Task A. Decide whether each statement about the ALS study record agrees with it: (i) the study was stopped partly because of higher mortality in the active stimulation group; (ii) each of the two study groups was planned to include 50 patients; (iii) the sponsor named in the ALS study record is Fondation Thierry Latran. Answer yes or no for each, quoting the deciding words of the ALS study record.
Task B. Proceed with the ALS study record from the point where it stops.

Text.
□ □ □ □

Unique Protocol Identification Number
NCT01583088
Brief Title
Early Stage Amyotrophic Lateral Sclerosis Phrenic Stimulation
Acronym
RespiStimALS
Official Title
Can Diaphragm Pacing Delay Non Invasive Ventilation in Amyotrophic Lateral Sclerosis ? a Randomized Controlled Study
Study Type
Interventional

2. Study Status

Record Verification Date
April 2015
Overall Recruitment Status
Terminated
Why Stopped
in the absence of benefits and because of a statistically significant excess mortality in the group of patients receiving active stimulation.
Study Start Date
September 2012 (undefined)
Primary Completion Date
November 2015 (Actual)
Study Completion Date
November 2015 (Actual)

3. Sponsor/Collaborators

Responsible Party, by Official Title
Sponsor
Name of the Sponsor
Assistance Publique - Hôpitaux de Paris
Collaborators
ARSla (Association pour la recherche sur la SLA), Fondation Thierry Latran

4. Oversight

Data Monitoring Committee
Yes

5. Study Description

Brief Summary
ALS is is characterized by a progressive degeneration of motor neurons, leading to progressive weakness of muscles, including respiratory muscles, the diaphragm. Although specific therapy is lacking, correct respiratory therapy improves quality of life and increases survival. Substituting the failing respiratory muscles by non invasive mechanical ventilatory assistance (NIV) is the current standard of care. Intradiaphragmatic phrenic nerve stimulation is a new treatment and has been the object of a preliminary international proof-of-concept multicenter trial. This trial suggests that the intradiaphragmatic phrenic nerve stimulation slows down the rate of decline of the diaphragm. Our new hypothesis is that phrenic stimulation induces diaphragm conditioning and can delay the need for mechanical ventilation in ALS patients. We will study, during 24 months, 2 groups of 37 patients at the beginning of the respiratory dysfunction, using a intradiaphragmatic phrenic nerve stimulation in one group and a sham stimulation in the other group. Although, all the patients will be implanted, thus, at the end of the study, all the patients will receive effective stimulation.

□ □ □ □

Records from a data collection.
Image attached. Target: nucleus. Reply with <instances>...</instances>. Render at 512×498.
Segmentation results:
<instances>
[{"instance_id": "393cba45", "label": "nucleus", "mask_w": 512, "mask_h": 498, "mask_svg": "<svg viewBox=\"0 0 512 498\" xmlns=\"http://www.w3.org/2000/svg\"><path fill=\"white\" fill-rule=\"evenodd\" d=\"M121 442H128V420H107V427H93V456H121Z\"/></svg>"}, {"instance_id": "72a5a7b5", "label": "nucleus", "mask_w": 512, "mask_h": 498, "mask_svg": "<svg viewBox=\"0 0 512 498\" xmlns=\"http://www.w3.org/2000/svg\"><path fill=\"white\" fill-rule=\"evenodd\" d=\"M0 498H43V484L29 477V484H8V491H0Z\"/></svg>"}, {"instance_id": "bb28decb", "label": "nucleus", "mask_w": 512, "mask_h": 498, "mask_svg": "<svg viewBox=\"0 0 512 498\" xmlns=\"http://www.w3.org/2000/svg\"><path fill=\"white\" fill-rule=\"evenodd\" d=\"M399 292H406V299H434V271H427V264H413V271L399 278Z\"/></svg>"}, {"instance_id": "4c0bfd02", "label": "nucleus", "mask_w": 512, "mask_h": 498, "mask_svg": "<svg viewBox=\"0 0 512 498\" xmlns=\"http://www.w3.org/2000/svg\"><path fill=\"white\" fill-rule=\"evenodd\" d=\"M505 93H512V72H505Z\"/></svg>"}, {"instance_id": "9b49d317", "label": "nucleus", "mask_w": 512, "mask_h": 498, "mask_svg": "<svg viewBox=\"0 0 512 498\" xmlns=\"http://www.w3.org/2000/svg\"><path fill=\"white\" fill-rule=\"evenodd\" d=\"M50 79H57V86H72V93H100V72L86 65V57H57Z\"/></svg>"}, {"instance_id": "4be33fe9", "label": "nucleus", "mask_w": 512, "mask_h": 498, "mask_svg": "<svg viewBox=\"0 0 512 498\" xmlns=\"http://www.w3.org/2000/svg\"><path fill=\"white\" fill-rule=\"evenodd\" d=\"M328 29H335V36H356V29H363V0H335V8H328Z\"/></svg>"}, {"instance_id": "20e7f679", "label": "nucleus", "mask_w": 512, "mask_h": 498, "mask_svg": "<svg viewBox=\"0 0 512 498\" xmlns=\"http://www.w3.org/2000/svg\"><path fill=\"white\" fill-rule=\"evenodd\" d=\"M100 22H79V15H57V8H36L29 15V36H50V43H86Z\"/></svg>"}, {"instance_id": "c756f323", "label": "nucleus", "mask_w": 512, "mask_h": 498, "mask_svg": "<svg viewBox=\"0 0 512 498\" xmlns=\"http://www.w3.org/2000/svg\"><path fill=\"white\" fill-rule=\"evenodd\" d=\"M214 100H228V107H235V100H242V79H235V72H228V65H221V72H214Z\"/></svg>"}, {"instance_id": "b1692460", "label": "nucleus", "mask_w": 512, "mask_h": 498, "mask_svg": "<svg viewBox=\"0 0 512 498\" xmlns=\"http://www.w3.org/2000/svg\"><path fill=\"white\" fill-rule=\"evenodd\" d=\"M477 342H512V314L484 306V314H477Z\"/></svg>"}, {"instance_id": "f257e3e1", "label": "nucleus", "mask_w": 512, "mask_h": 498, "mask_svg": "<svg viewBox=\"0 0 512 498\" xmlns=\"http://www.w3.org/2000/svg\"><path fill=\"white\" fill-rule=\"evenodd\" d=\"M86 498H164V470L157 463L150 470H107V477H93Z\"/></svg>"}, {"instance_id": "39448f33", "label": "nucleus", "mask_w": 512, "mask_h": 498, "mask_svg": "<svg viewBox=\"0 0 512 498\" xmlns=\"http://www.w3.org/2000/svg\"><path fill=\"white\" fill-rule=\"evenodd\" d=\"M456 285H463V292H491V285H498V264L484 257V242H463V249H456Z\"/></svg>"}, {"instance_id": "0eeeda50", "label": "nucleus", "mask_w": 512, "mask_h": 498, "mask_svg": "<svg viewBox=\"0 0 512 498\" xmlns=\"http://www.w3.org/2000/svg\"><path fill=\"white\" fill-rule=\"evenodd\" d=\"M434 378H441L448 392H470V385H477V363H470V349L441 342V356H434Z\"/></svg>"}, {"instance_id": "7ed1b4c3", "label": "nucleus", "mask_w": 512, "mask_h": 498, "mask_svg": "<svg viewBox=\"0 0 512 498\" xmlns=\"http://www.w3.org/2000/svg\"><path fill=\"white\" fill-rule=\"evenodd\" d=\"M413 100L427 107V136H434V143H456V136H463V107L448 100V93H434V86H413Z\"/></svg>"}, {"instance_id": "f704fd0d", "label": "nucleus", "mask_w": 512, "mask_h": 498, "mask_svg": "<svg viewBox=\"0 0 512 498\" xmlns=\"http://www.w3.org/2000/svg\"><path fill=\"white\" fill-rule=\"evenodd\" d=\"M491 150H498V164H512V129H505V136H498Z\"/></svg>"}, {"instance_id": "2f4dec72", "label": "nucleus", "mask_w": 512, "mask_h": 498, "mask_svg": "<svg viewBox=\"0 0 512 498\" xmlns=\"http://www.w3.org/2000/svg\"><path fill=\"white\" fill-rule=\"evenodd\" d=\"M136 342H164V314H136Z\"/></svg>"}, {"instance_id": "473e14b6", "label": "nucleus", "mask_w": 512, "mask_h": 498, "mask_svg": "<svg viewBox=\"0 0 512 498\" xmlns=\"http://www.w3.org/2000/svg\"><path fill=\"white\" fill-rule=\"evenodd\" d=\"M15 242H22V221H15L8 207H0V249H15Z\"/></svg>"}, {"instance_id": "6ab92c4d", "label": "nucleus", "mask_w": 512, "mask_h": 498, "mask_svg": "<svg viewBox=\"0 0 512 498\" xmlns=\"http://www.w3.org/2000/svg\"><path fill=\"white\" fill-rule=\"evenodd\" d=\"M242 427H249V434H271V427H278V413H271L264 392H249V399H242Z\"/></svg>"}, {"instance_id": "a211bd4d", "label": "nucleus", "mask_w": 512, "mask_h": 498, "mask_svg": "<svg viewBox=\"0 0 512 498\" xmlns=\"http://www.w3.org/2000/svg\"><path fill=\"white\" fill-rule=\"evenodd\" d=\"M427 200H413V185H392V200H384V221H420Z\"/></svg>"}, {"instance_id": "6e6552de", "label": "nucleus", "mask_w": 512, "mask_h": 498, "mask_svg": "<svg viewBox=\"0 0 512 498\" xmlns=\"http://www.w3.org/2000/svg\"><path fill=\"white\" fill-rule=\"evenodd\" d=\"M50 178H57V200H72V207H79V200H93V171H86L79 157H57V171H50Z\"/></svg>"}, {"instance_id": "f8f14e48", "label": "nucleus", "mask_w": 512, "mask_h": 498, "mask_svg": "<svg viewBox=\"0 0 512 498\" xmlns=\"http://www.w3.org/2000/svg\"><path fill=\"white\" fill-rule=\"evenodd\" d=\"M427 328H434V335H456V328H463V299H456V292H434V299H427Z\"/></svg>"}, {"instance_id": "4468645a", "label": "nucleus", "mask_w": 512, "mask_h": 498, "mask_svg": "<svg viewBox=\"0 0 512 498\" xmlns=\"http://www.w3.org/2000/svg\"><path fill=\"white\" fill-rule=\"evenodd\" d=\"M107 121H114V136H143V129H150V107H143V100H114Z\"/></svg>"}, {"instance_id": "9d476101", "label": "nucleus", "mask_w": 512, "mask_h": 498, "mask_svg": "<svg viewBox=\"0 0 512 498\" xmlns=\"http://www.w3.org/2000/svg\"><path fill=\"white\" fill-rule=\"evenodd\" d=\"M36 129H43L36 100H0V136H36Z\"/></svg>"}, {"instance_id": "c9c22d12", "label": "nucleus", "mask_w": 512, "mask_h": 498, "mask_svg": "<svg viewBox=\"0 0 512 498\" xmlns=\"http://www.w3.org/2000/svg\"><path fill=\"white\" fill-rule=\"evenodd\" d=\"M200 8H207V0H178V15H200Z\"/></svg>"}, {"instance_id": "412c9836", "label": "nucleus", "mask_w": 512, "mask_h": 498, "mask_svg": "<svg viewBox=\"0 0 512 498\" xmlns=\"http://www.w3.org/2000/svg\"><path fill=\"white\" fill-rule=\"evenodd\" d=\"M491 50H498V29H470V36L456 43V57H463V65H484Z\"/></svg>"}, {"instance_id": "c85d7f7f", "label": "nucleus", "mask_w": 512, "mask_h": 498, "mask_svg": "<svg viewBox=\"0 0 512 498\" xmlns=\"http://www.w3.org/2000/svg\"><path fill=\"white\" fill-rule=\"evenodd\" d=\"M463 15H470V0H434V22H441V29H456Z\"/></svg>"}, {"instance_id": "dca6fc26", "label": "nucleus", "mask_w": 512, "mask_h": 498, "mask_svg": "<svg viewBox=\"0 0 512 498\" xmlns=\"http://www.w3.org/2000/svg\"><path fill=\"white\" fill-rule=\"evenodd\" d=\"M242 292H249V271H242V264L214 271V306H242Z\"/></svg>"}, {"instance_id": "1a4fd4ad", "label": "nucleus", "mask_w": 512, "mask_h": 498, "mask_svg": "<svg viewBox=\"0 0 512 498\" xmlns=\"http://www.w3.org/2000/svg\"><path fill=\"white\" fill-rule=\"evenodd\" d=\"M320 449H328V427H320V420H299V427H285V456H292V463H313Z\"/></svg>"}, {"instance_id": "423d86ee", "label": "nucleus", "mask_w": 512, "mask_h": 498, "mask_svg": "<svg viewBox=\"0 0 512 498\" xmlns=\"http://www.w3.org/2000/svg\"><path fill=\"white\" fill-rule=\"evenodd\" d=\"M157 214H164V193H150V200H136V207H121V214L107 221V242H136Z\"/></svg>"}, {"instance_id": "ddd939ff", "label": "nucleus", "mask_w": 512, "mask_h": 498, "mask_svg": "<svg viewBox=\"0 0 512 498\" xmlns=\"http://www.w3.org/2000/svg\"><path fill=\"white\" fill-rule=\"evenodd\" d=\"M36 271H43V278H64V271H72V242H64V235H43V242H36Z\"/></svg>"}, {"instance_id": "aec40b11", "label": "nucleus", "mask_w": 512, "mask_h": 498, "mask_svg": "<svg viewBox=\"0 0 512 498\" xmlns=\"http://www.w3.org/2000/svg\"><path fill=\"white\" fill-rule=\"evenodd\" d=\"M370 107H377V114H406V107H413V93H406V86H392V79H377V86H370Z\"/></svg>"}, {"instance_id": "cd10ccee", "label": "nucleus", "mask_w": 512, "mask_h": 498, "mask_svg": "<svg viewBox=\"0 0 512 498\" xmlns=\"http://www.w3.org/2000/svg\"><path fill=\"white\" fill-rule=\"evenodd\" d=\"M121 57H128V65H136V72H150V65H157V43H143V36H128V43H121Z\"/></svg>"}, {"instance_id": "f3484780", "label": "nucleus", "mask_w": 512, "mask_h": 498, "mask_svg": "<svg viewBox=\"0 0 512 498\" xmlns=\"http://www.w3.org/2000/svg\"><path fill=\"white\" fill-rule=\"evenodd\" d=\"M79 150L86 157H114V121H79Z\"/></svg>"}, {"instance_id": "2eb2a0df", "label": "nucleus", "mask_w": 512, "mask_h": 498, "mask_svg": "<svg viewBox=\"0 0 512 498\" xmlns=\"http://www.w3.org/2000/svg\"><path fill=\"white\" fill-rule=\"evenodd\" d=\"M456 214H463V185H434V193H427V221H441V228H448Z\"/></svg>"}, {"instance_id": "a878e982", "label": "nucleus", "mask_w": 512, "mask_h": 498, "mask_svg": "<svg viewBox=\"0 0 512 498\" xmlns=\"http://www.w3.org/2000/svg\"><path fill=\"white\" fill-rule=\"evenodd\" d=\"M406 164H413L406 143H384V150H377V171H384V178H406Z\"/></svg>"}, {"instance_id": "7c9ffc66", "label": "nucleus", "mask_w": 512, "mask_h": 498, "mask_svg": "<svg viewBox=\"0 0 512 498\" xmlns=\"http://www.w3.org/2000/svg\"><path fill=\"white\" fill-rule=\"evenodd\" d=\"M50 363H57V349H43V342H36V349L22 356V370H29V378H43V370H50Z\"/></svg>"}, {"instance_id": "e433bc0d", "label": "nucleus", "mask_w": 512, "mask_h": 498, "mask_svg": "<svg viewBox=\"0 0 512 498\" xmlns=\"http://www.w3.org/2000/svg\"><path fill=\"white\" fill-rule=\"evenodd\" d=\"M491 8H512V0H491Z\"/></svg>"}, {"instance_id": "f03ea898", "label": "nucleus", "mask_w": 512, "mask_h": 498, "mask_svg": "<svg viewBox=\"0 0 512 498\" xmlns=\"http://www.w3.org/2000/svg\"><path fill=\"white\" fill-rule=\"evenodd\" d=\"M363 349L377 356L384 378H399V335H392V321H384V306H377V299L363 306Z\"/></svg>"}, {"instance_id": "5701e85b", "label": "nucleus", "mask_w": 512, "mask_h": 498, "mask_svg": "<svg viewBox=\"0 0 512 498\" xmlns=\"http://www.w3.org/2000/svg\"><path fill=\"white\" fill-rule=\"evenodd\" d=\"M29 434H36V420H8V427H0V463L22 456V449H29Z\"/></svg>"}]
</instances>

□ □ □ □

Task result A.
(i) Yes: "because of a statistically significant excess mortality in the group of patients receiving active stimulation"
(ii) No: "2 groups of 37 patients"
(iii) No: "Name of the Sponsor" is "Assistance Publique - Hôpitaux de Paris"

Task result B.
Detailed Description
ALS is is characterized by a progressive degeneration of upper and lower motor neurons, leading to progressive weakness of bulbar, limb, thoracic and abdominal muscles. Although specific therapy is lacking, correct respiratory therapy improves quality of life and increases survival. Substituting the failing respiratory muscles by non invasive mechanical ventilatory assistance (NIV) is the current standard of care.Intradiaphragmatic phrenic nerve stimulation, has been the object of a preliminary proof-of-concept multicenter trial (ClinicalTrials.gov NCT00420719). Aim of the study : To test the hypothesis that phrenic stimulation induced diaphragm conditioning can delay the need for mechanical ventilation in ALS patients. Methods : It is a double blind randomized study. Patients presenting with early signs of respiratory impairment (VC between 85 and 60%), but with a preserved electromyographic response of the diaphragm to phrenic nerve stimulation, will be randomized in 2 groups. All the patients will be treated according to current standards of care. They will all be implanted with a phrenic stimulator, and then randomized between actual diaphragm conditioning and sham stimulation. Respiratory function will be followed up on a trimonthly basis, with polysomnography and diaphragmatic EMG biannually. NIV (+ stimulation for both groups), will be initiated according to currently recommended criteria of hypoventilation. The main outcome of the study will be the number of months between the phrenic nerve implantation and the introduction of NIV. Currently available data, showing that diaphragm pacing can increase the number of patients without NIV at 2 years from 2,5% to 15% of the patients, requires the enrollment of 37 patients in each group. Secondary end-points will include i.Survival ii. Effects on sleep iii. Quality of life and daily activities

6. Conditions and Keywords

Primary Disease or Condition Being Studied in the Trial, or the Focus of the Study
Amyotrophic Lateral Sclerosis, Respiratory Insufficiency
Keywords
Amyotrophic lateral sclerosis,, Diaphragm, Mechanical ventilation, Phrenic nerve stimulation, Respiratory insufficiency

7. Study Design

Primary Purpose
Treatment
Study Phase
Phase 3
Interventional Study Model
Parallel Assignment
Masking
ParticipantCare Provider
Allocation
Randomized
Enrollment
74 (Actual)

8. Arms, Groups, and Interventions

Arm Title
phenic nerve stimulation
Arm Type
Experimental
Arm Description
effective phenic nerve stimulation NeurX™ (Synapse Biomedical)
Arm Title
sham
Arm Type
Sham Comparator
Arm Description
sham phenic nerve stimulation
Intervention Type
Device
Intervention Name(s)
phenique nerve stimulation NeurX™ (Synapse Biomedical)
Intervention Description
phenique nerve stimulation NeurX™ (Synapse Biomedical)
Intervention Type
Device
Intervention Name(s)
sham phrenic nerve stimulation
Other Intervention Name(s)
sham phenic nerve stimulation
Intervention Description
sham phenic nerve stimulation
Primary Outcome Measure Information:
Title
Survival without NIV 2 years after the phrenic nerve implantation.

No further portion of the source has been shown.